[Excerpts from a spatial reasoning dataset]
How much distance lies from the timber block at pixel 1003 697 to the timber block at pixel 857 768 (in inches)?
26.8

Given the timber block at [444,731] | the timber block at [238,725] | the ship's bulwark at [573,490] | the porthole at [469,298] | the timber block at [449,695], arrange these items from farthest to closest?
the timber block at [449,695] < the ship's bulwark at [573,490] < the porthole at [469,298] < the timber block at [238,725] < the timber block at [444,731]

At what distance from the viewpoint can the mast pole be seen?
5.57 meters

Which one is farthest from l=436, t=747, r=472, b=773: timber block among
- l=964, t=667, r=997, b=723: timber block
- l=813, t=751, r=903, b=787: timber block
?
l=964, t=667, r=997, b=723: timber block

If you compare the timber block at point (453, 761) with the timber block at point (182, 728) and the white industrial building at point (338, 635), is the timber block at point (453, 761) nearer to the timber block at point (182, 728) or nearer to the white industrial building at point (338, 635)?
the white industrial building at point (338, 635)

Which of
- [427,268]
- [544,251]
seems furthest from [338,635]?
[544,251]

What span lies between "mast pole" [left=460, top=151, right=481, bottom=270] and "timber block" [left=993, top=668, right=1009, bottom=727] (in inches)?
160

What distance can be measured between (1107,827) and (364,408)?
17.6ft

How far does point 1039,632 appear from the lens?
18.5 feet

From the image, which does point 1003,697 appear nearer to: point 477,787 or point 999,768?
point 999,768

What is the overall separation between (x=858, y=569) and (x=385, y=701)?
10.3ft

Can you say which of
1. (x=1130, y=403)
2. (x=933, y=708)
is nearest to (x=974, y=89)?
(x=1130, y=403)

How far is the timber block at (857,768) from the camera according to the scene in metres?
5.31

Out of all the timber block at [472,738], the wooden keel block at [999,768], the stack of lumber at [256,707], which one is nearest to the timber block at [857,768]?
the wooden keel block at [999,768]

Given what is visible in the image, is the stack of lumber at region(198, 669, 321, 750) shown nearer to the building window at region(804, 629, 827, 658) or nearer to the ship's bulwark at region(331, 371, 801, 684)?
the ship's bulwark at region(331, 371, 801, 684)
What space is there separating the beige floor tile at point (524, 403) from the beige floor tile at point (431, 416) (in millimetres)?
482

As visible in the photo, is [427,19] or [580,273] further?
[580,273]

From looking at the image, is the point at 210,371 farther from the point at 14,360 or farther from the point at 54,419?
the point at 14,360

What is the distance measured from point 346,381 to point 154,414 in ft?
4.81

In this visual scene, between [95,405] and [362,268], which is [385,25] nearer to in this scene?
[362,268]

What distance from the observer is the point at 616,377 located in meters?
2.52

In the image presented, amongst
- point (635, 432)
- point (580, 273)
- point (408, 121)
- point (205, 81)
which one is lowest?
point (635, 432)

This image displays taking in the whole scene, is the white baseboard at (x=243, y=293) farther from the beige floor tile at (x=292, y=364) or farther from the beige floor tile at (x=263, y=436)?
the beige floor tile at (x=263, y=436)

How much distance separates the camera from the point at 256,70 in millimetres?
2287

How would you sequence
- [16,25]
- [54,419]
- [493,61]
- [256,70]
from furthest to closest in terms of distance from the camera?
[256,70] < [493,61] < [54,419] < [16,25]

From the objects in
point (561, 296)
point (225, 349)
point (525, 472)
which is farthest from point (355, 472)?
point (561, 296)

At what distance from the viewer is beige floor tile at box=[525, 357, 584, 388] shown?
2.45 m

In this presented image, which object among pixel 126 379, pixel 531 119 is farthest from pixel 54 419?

WHAT YOU ARE ASKED TO DO
Quote all of the lines above word for word, leaving nothing out.

REPLY
How much distance lies from the timber block at pixel 1003 697 to the timber block at pixel 857 768 (in inches)?
26.8

Given the timber block at [444,731] | the timber block at [238,725] | the ship's bulwark at [573,490] | the porthole at [469,298] | the timber block at [449,695], arrange these items from farthest to closest?
the timber block at [449,695] < the ship's bulwark at [573,490] < the porthole at [469,298] < the timber block at [238,725] < the timber block at [444,731]

At what distance from the viewpoint can the mast pole be seen?
5.57 meters

Which one is farthest from l=436, t=747, r=472, b=773: timber block among
- l=964, t=667, r=997, b=723: timber block
- l=813, t=751, r=903, b=787: timber block
?
l=964, t=667, r=997, b=723: timber block

If you compare the timber block at point (453, 761) with the timber block at point (182, 728) and the white industrial building at point (338, 635), is the timber block at point (453, 761) nearer to the timber block at point (182, 728) or nearer to the white industrial building at point (338, 635)?
the white industrial building at point (338, 635)

Which of
- [427,268]
- [544,251]
seems furthest from [338,635]?
[544,251]

What span lies between "mast pole" [left=460, top=151, right=481, bottom=270] and "timber block" [left=993, top=668, right=1009, bottom=727] (in inches)?
160

What distance can be measured between (1107,827) and (364,408)?
17.6ft

How far does point 1039,632 appear from the lens?
18.5 feet

From the image, which does point 1003,697 appear nearer to: point 477,787 or point 999,768?
point 999,768

What is the overall separation between (x=858, y=569) and (x=385, y=701)?
10.3ft

Can you say which of
1. (x=1130, y=403)
2. (x=933, y=708)
is nearest to (x=974, y=89)?
(x=1130, y=403)

How far is the timber block at (857,768) from the camera according to the scene in metres?
5.31

Out of all the timber block at [472,738], the wooden keel block at [999,768], the stack of lumber at [256,707], which one is nearest to the timber block at [857,768]?
the wooden keel block at [999,768]

Given what is visible in the image, is the stack of lumber at region(198, 669, 321, 750) shown nearer to the building window at region(804, 629, 827, 658) or nearer to the ship's bulwark at region(331, 371, 801, 684)?
the ship's bulwark at region(331, 371, 801, 684)
What space is there separating the beige floor tile at point (524, 403) from the beige floor tile at point (431, 416) (in millimetres)?
482

As visible in the photo, is [427,19] or [580,273] further?
[580,273]

From looking at the image, is the point at 210,371 farther from the point at 14,360 or farther from the point at 54,419?
the point at 14,360

What is the distance measured from point 346,381 to point 154,414 in ft?
4.81

In this visual scene, between [95,405] and [362,268], which is [385,25] nearer to in this scene?
[362,268]

What distance from the observer is the point at 616,377 located in meters?
2.52

In the image presented, amongst
- point (635, 432)
- point (580, 273)
- point (408, 121)
- point (205, 81)
which one is lowest?
point (635, 432)

This image displays taking in the whole scene, is the white baseboard at (x=243, y=293) farther from the beige floor tile at (x=292, y=364) or farther from the beige floor tile at (x=263, y=436)?
the beige floor tile at (x=263, y=436)

How much distance separates the camera from the point at 256,70 in millimetres?
2287

How would you sequence
- [16,25]
- [54,419]
- [493,61]
- [256,70]
from furthest to closest in terms of distance from the camera?
[256,70] < [493,61] < [54,419] < [16,25]

From the objects in
point (561, 296)
point (225, 349)
point (525, 472)
which is farthest from point (355, 472)?
point (561, 296)

At what distance from the viewer is beige floor tile at box=[525, 357, 584, 388] shown?
2.45 m

In this presented image, which object among pixel 126 379, pixel 531 119 is farthest from pixel 54 419?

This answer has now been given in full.